La Commission de la santé du Conseil des États souhaite certes mettre un terme à certaines de ces pratiques, mais elle a fait volte-face sur le point le plus important. Dans le projet de loi qu’elle a mis en consultation, elle voulait également abolir les listes noires, mais il y a quelques semaines, elle a soudainement changé son fusil d’épaule. Cette décision totalement incompréhensible doit absolument être corrigée au Conseil des États !
Seule solution durable : un financement social
À long terme, un autre aspect s’avère encore plus important : les partis de droite et du centre doivent enfin admettre que le financement antisocial du système de santé suisse a des conséquences graves et dommageables pour la santé publique. En faisant ce pas, ils permettraient d’attaquer les problèmes à la racine. La mesure la plus efficace dans l’immédiat serait de limiter la charge des primes à un maximum de 10 % du revenu disponible d’un ménage.
C’est précisément ce que demande l’initiative d’allègement des primes soutenue par l’USS, qui sera bientôt abordée au Parlement. Mais avant cela, le Parlement aura déjà l’occasion de poser des jalons importants lors de sa prochaine session. Il peut par exemple enfin progresser dans la réduction des réserves excédentaires de l’assurance-maladie en acceptant les initiatives déposées en ce sens par les cantons du Tessin, de Genève, du Jura, de Fribourg et de Neuchâtel qui sont actuellement en discussion. Après une pandémie, rien ne peut justifier le fait que les caisses-maladie restent assises sur une montagne de plus de 12 milliards de francs de réserves, des réserves qui ne cessent de croître, d’ailleurs. Cet argent appartient aux assuré-e-s et la moitié au moins doit leur être remboursée sans plus tarder.

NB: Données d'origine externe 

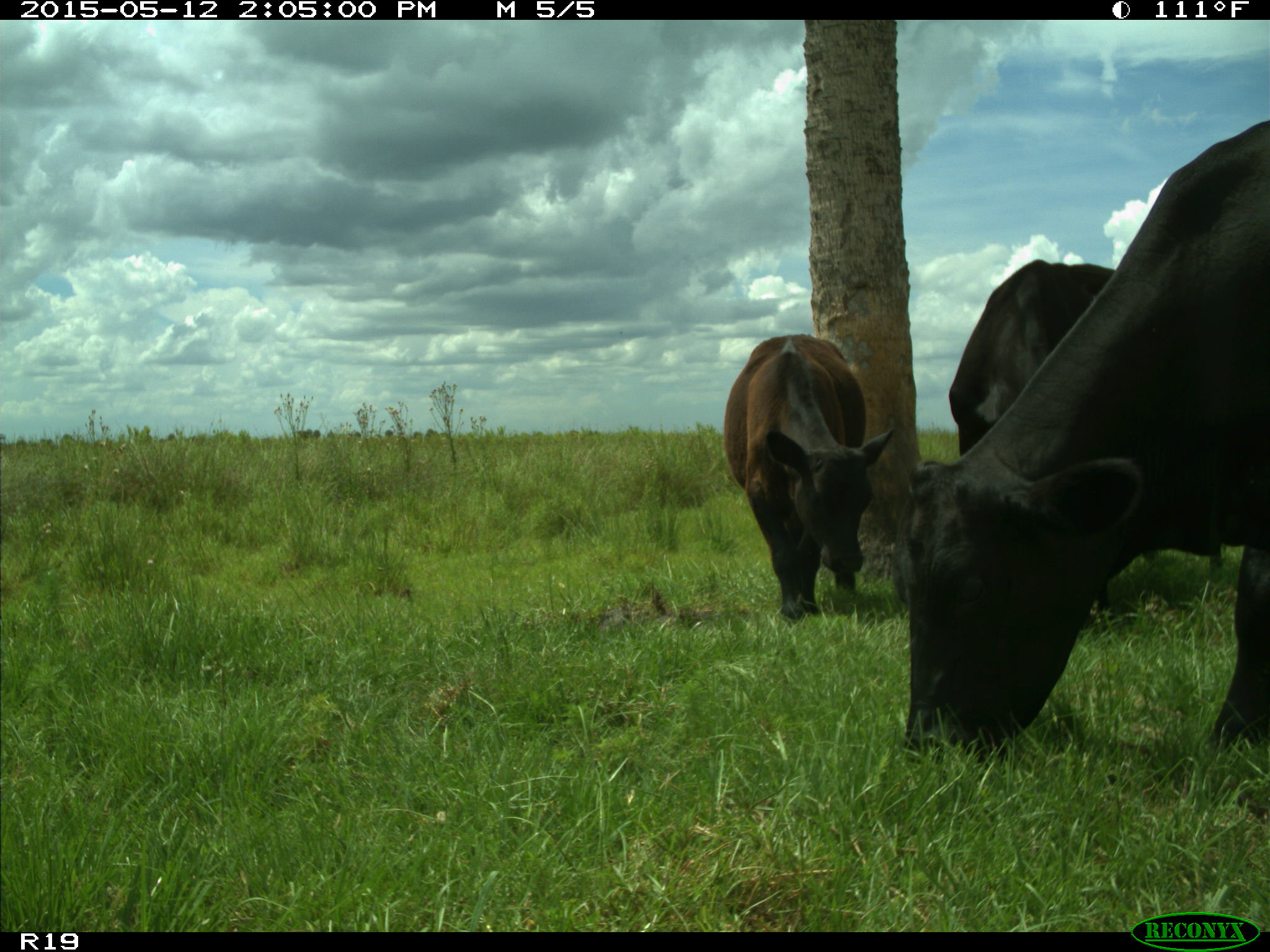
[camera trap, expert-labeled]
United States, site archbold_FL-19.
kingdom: Animalia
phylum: Chordata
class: Mammalia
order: Artiodactyla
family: Bovidae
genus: Bos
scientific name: Bos taurus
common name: domestic cow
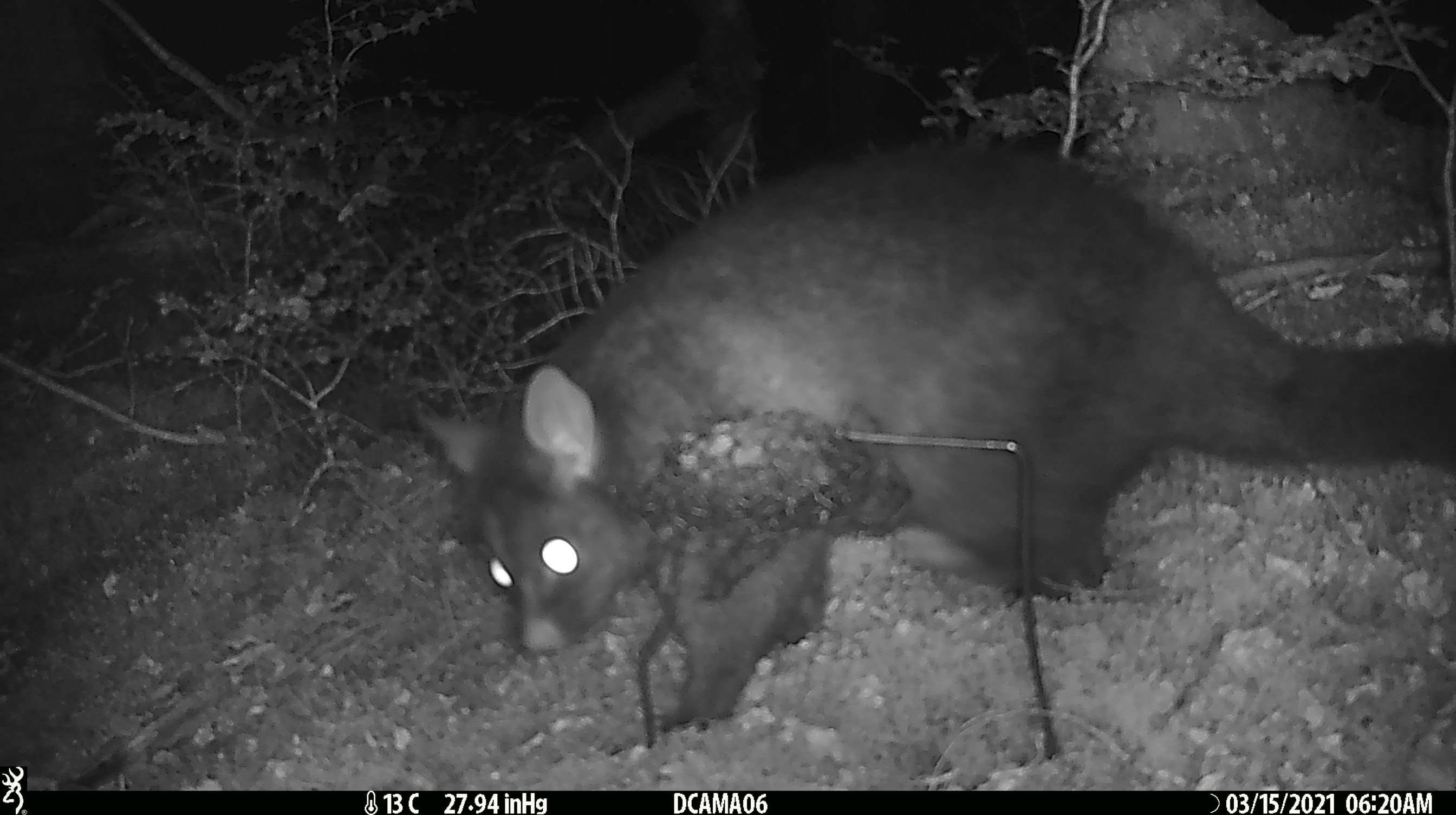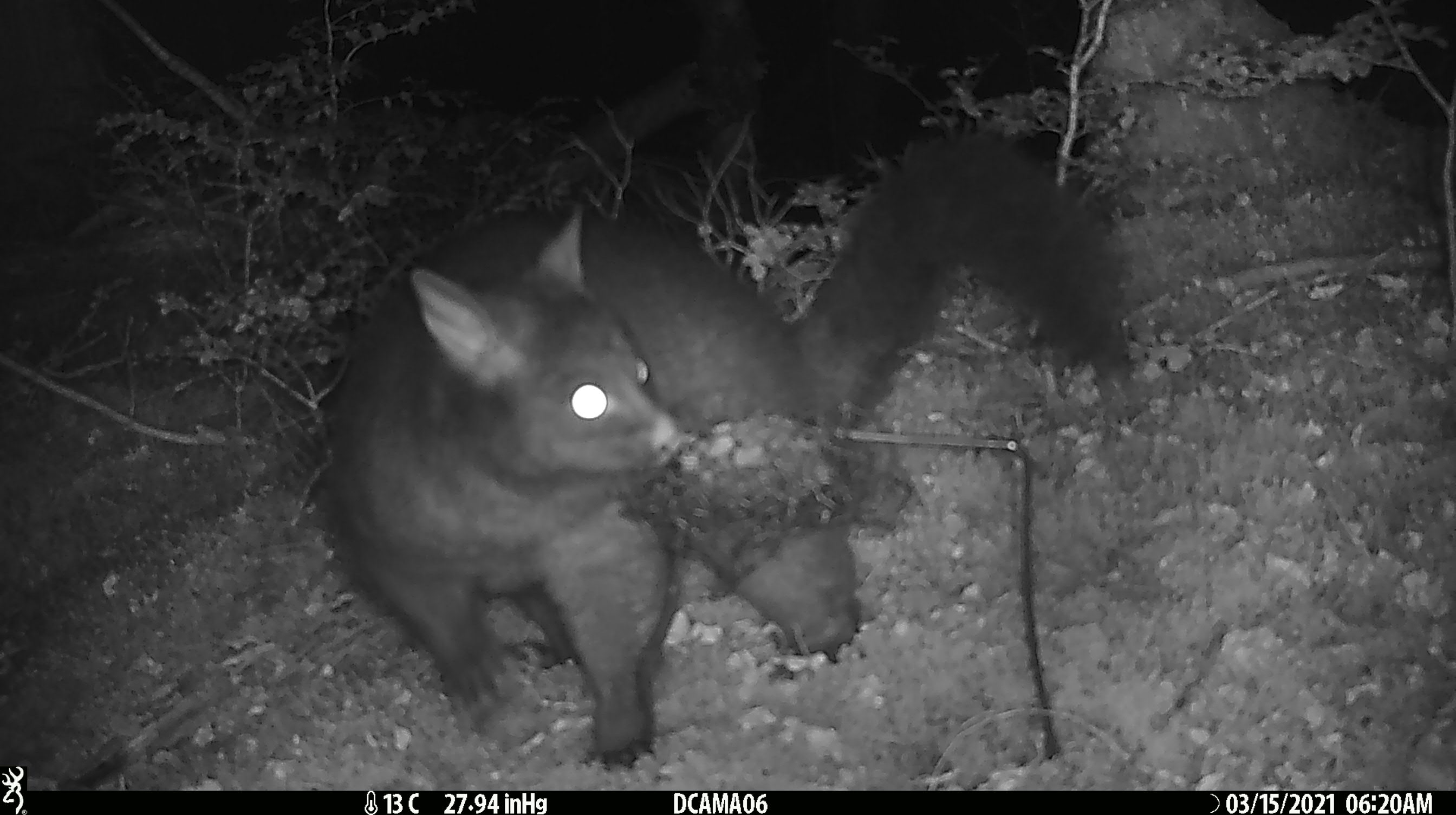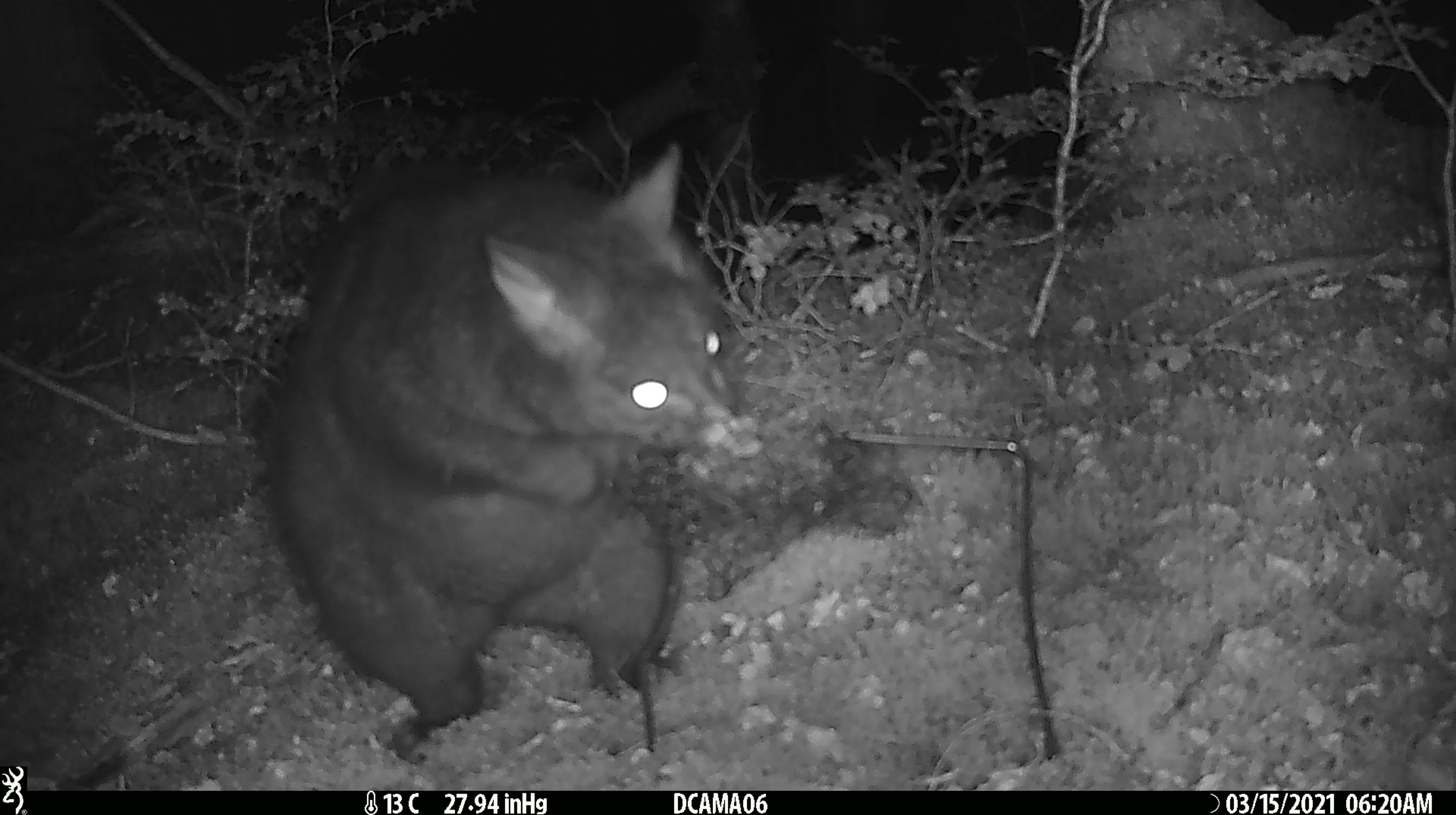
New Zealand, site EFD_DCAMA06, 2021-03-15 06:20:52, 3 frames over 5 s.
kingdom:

Non à la taxe sur les urgences
En outre, il est impératif que le Conseil des États, lors de la session d’été, maintienne son refus d’introduire une « taxe pour les cas bénins aux urgences hospitalières » demandée par le Conseil national dans le cadre d’une initiative parlementaire. Il est absolument inadmissible de puiser encore davantage dans les poches des gens malgré leur participation aux coûts déjà affreusement élevée. Comme si on partait du principe qu’ils se rendent aux urgences – coûteuses – de l’hôpital « pour le fun » ou parce qu’ils n’ont aucune conscience des coûts réels que cela engendre dans les cas inutiles. Partout, on manque de médecins de famille, et celles et ceux qui pratiquent ne sont plus forcément disponibles 24 heures sur 24, comme c’était peut-être le cas autrefois. Et à raison. Il est donc logique que de temps à autre, un cas bénin atterrisse aux urgences d’un hôpital. Et cela reste nettement moins cher que d’empêcher l’admission de vraies urgences à cause de cette nouvelle taxe. Car c’est précisément ce qui risque d’arriver : aujourd’hui déjà, un-e assuré-e sur cinq renonce pour des raisons financières à des prestations médicales pourtant nécessaires.